» Request 1: Rewrite the rows from the line containing "Taking a look" through the end of the rows, changing "measurement" to "length" and leaving everything else the same.
※ ※ ※
6

I have two datetime columns in SQL Server 2005 that I need to query without the time portion of the datetime. Currently, my query looks something resembling this (just an example):

WITH Dates AS ( 
        SELECT [Date] = @StartDate
        UNION ALL SELECT [Date] = DATEADD(DAY, 1, [Date])
        FROM Dates WHERE [Date] < @EndDate
) 
SELECT DISTINCT ID
FROM table t
CROSS APPLY DATES d
WHERE d.[Date] BETWEEN CONVERT(DATETIME, CONVERT(VARCHAR, t.StartDate, 103)) AND CONVERT(DATETIME, CONVERT(VARCHAR, t.EndDate, 103))

Now this results in a full Clustered Index Scan (surprise, surprise). I am trying to think of ways of making this faster (the actual query takes 3 mins :O). I have thought of doing the following but haven't tried any yet as I ran out of time earlier:

  1. Use a computed column with just the date part
  2. Index said computed column (Not sure if this is even possible?)
  3. Use an Indexed view (Again, not sure if this is possible, will work?)

Easiest way would be to update the column and remove all time information, but I cannot do this :(

Any ideas?

Update

Thanks for all of the answers so far. I think the point of the question was missed because I was slightly unclear on what I wanted. My bad. I was only aiming to optimise the date conversion part of the query as the amount of data i'm dealing with is tiny in reality ( < 500,000 after the cross apply with a year long date range). Sorry for the confusion on this.

For those optimising the rest of the query for me, I can see what people are saying by using < > but consider the following:

  1. The parameters that are passed in is a date range (eg. 1st to the end of this month)
  2. The start date in the table can appear before or during the parameters date range (eg. only the end date is in the date range)
※ ※ ※
» Request 2: Copy out the whole SQL Server date query thread word for word.
※ ※ ※
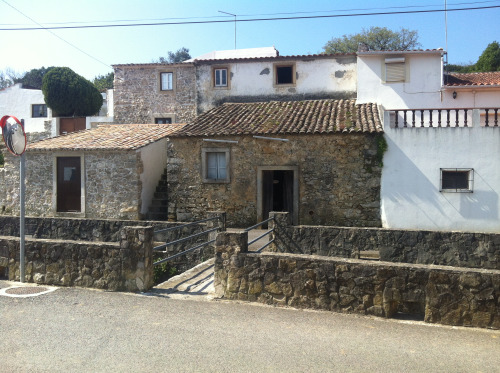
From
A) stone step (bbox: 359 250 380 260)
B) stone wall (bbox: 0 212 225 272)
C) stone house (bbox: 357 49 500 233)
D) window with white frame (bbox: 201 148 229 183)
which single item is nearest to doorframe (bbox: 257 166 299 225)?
window with white frame (bbox: 201 148 229 183)

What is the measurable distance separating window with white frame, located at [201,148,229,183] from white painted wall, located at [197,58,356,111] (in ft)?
16.3

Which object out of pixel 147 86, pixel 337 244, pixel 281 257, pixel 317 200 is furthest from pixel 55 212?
pixel 281 257

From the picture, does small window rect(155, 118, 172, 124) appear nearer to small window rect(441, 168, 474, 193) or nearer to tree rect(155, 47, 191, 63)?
small window rect(441, 168, 474, 193)

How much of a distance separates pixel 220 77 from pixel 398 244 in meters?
13.1

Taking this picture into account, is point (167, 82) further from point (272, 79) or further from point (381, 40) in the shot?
point (381, 40)

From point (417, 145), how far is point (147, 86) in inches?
509

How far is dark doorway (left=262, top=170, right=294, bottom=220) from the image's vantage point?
1555 cm

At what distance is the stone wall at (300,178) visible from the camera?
1432cm

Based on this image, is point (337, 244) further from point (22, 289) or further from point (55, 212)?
point (55, 212)

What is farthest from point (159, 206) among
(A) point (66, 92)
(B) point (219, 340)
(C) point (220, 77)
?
(A) point (66, 92)

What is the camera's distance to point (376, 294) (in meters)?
5.64

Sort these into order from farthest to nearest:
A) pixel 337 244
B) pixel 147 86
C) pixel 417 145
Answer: pixel 147 86, pixel 417 145, pixel 337 244

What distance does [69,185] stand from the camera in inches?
653

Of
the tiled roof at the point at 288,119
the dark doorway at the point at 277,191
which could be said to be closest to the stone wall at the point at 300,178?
the tiled roof at the point at 288,119
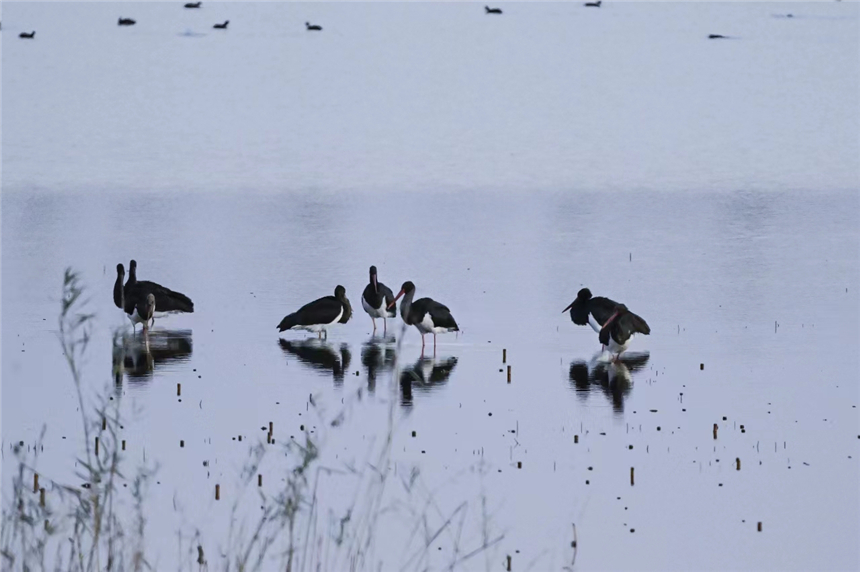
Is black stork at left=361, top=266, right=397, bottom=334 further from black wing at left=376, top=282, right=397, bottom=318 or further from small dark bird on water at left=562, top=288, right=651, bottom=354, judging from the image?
small dark bird on water at left=562, top=288, right=651, bottom=354

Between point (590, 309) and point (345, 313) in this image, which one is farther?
point (345, 313)

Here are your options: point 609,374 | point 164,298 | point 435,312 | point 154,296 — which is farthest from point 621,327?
point 164,298

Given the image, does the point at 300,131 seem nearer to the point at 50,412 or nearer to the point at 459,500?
the point at 50,412

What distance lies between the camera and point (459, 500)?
880 cm

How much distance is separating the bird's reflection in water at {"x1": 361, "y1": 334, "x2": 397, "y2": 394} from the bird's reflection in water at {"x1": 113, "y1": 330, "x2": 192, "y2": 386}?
147 cm

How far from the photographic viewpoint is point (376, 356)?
43.3 feet

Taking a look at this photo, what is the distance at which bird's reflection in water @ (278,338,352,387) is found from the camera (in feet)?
40.9

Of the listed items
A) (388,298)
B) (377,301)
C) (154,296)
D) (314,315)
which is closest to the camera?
(314,315)

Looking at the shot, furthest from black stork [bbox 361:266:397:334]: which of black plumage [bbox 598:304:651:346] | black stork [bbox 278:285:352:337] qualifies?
black plumage [bbox 598:304:651:346]

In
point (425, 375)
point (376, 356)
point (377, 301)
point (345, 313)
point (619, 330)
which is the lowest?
point (425, 375)

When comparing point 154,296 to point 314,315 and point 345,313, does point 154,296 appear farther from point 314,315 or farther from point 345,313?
point 345,313

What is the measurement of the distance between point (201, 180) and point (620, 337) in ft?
50.6

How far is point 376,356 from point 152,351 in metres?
1.87

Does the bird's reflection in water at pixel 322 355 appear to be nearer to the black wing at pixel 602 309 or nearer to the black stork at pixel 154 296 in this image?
the black stork at pixel 154 296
※ ※ ※
» Complete response 1:
Taking a look at this photo, what is the distance at which bird's reflection in water @ (278,338,352,387) is found from the camera (in feet)?
40.9

Of the listed items
A) (388,298)
B) (377,301)
C) (154,296)
D) (314,315)
which is closest to the camera?
(314,315)

Looking at the shot, furthest from black stork [bbox 361:266:397:334]: which of black plumage [bbox 598:304:651:346] | black stork [bbox 278:285:352:337] qualifies?
black plumage [bbox 598:304:651:346]

In
point (425, 375)
point (376, 356)
point (377, 301)
point (345, 313)
point (619, 330)
which is the lowest?
point (425, 375)

When comparing point 154,296 to point 314,315 and point 345,313, does point 154,296 appear farther from point 314,315 or farther from point 345,313?
point 345,313

What is the length of the distance between point (201, 180) and point (620, 337) in ft?
50.6

How far is point 376,356 from point 152,351 in metres?
1.87

Does the bird's reflection in water at pixel 322 355 appear to be nearer to the black wing at pixel 602 309 or nearer to the black stork at pixel 154 296 in this image?
the black stork at pixel 154 296

» Complete response 2:
6

I have two datetime columns in SQL Server 2005 that I need to query without the time portion of the datetime. Currently, my query looks something resembling this (just an example):

WITH Dates AS ( 
        SELECT [Date] = @StartDate
        UNION ALL SELECT [Date] = DATEADD(DAY, 1, [Date])
        FROM Dates WHERE [Date] < @EndDate
) 
SELECT DISTINCT ID
FROM table t
CROSS APPLY DATES d
WHERE d.[Date] BETWEEN CONVERT(DATETIME, CONVERT(VARCHAR, t.StartDate, 103)) AND CONVERT(DATETIME, CONVERT(VARCHAR, t.EndDate, 103))

Now this results in a full Clustered Index Scan (surprise, surprise). I am trying to think of ways of making this faster (the actual query takes 3 mins :O). I have thought of doing the following but haven't tried any yet as I ran out of time earlier:

  1. Use a computed column with just the date part
  2. Index said computed column (Not sure if this is even possible?)
  3. Use an Indexed view (Again, not sure if this is possible, will work?)

Easiest way would be to update the column and remove all time information, but I cannot do this :(

Any ideas?

Update

Thanks for all of the answers so far. I think the point of the question was missed because I was slightly unclear on what I wanted. My bad. I was only aiming to optimise the date conversion part of the query as the amount of data i'm dealing with is tiny in reality ( < 500,000 after the cross apply with a year long date range). Sorry for the confusion on this.

For those optimising the rest of the query for me, I can see what people are saying by using < > but consider the following:

  1. The parameters that are passed in is a date range (eg. 1st to the end of this month)
  2. The start date in the table can appear before or during the parameters date range (eg. only the end date is in the date range)